"Like all our tax incentives, they [had] a fixed tenure, in this case, of five years,” Ng Nam Sin, assistant managing director of the MAS, told an audience at an Islamic finance event in Singapore on Tuesday morning.
“It is useful to note that Islamic Finance activities will continue to be incentivised, alongside conventional finance activities, under our other existing schemes,” he added.
“The lapsing of the two incentives is thus no reflection of MAS’ continuing commitment to develop Islamic financial services in Singapore.”
Ng went on to stress that Singapore’s “proposition” for the Islamic finance industry had to be about more than “just tax advantage”.
Instead, he went on, the city-state’s success as a financial centre came from “its high standards of regulation; deep and liquid capital market, the presence of international buy side players, and a critical mass of financial intermediaries with expertise to address a wide range of financing needs”.

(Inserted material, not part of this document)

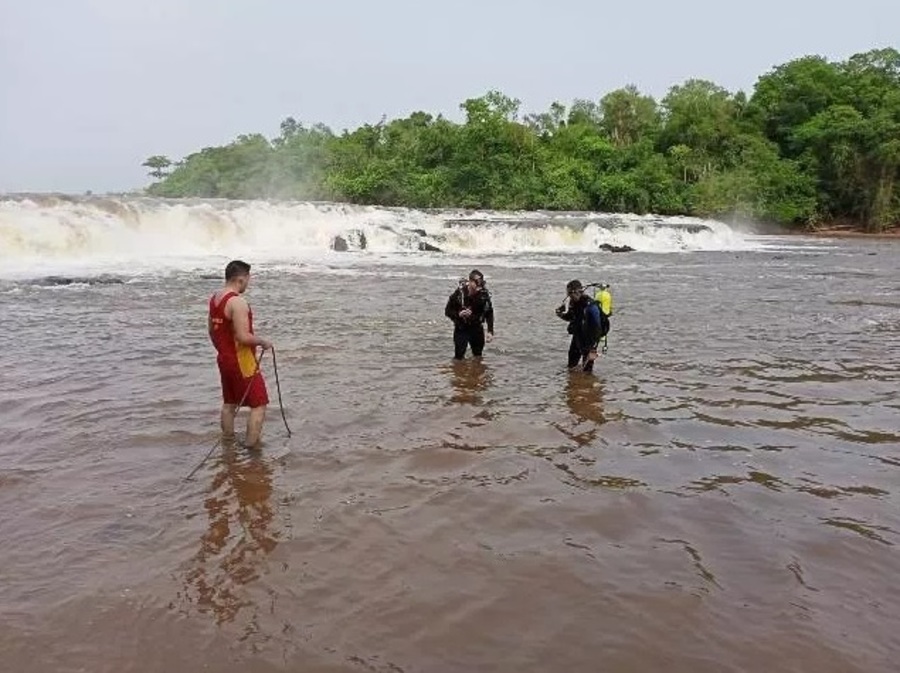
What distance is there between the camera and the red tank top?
6023mm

The global Islamic finance industry is now worth around US$1.3trn, while the sukuk issuance reached a record level in 2012, Ng noted, with demand for such financial products coming not only from the Muslim community but also from non-Muslim investors.
That said, Singapore is located near two major Islamic finance countries: Malaysia, which has established itself as Asia-Pacific's dominant Islamic finance centre, and Indonesia, which has the largest Muslim population of any country, at more than 200 million. Wealthy individuals from both these countries are among those who invest in Singapore's financial services industry.
Singapore has been involved in promoting the sector's growth since 2004, Ng said.